Member of the Legislative Assembly of Alberta for Calgary-East
- In office May 5, 2015 – March 19, 2019
- Preceded by: Moe Amery
- Succeeded by: Peter Singh

Personal details
- Born: June 3, 1980 (age 45) Duncan, British Columbia, Canada
- Party: Independent (2018–)
- Other political affiliations: New Democratic (2015–2018)
- Occupation: Teacher

= Robyn Luff =

Canadian politician

Robyn Luff (born June 3, 1980) is an Alberta politician who was elected in the 2015 Alberta general election to the Legislative Assembly of Alberta representing the electoral district of Calgary-East as a member of the Alberta NDP caucus. She sat as an independent from November 2018 until the dissolution of legislature in March 2019 in preparation for that year's general election.

Luff pulled off one of the biggest upsets on election night, as she defeated long time MLA Moe Amery to win the riding of Calgary-East.
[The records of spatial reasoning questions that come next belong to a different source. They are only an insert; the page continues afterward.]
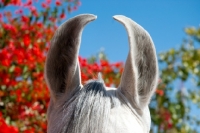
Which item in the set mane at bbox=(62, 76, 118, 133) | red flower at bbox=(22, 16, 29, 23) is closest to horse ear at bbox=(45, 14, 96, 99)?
mane at bbox=(62, 76, 118, 133)

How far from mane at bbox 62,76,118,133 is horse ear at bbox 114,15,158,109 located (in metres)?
0.09

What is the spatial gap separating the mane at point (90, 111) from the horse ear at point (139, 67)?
87 mm

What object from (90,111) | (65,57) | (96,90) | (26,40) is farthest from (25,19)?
(90,111)

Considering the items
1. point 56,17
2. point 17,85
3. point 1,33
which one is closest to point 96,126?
point 17,85

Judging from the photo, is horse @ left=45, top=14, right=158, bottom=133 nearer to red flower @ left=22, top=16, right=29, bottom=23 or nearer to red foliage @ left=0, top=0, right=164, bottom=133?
red foliage @ left=0, top=0, right=164, bottom=133

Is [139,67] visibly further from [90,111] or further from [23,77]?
[23,77]

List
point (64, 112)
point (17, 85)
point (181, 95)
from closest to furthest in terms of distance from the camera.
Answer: point (64, 112) → point (17, 85) → point (181, 95)

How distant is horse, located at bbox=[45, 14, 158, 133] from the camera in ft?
5.12

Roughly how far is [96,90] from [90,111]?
128 mm

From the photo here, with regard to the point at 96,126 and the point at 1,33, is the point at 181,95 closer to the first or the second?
the point at 1,33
On November 5, 2018, Luff made a statement announcing her refusal to sit in the Alberta legislature until changes were made to what she described as a "toxic culture" within the Alberta NDP caucus that prevented MLAs from expressing their views and properly representing their constituents. The government denied the allegations and removed Luff from its caucus later that evening, stating that it had "lost confidence in her ability to participate as a productive and trustworthy member of the government caucus".

==Electoral record==

v; t; e; 2015 Alberta general election: Calgary-East
| Party | Candidate | Votes | % | ±% |
|  | New Democratic | Robyn Luff | 5,506 | 39.18% | 30.44% |
|  | Progressive Conservative | Moe Amery | 3,971 | 28.26% | -17.31% |
|  | Wildrose | Ali Waissi | 3,633 | 25.85% | -12.57% |
|  | Liberal | Naser Al-Kukhun | 806 | 5.74% | -0.26% |
|  | Communist | Bonnie Devine | 138 | 0.98% | -0.29% |
| Total |  |  | 14,054 | – | – |
| Rejected, spoiled and declined |  |  | 61 | 40 | 32 |
| Eligible electors / turnout |  |  | 34,585 | 40.91% | -2.72% |
|  | New Democratic gain from Progressive Conservative |  | Swing |  | 1.89% |
Source(s) Source: "08 - Calgary-East, 2015 Alberta general election". officialresults.elections.ab.ca. Elections Alberta. Retrieved May 21, 2020. Chief Electoral Officer (2016). 2015 General Election. A Report of the Chief Electoral Officer (PDF) (Report). Edmonton, Alta.: Elections Alberta. pp. 116–120.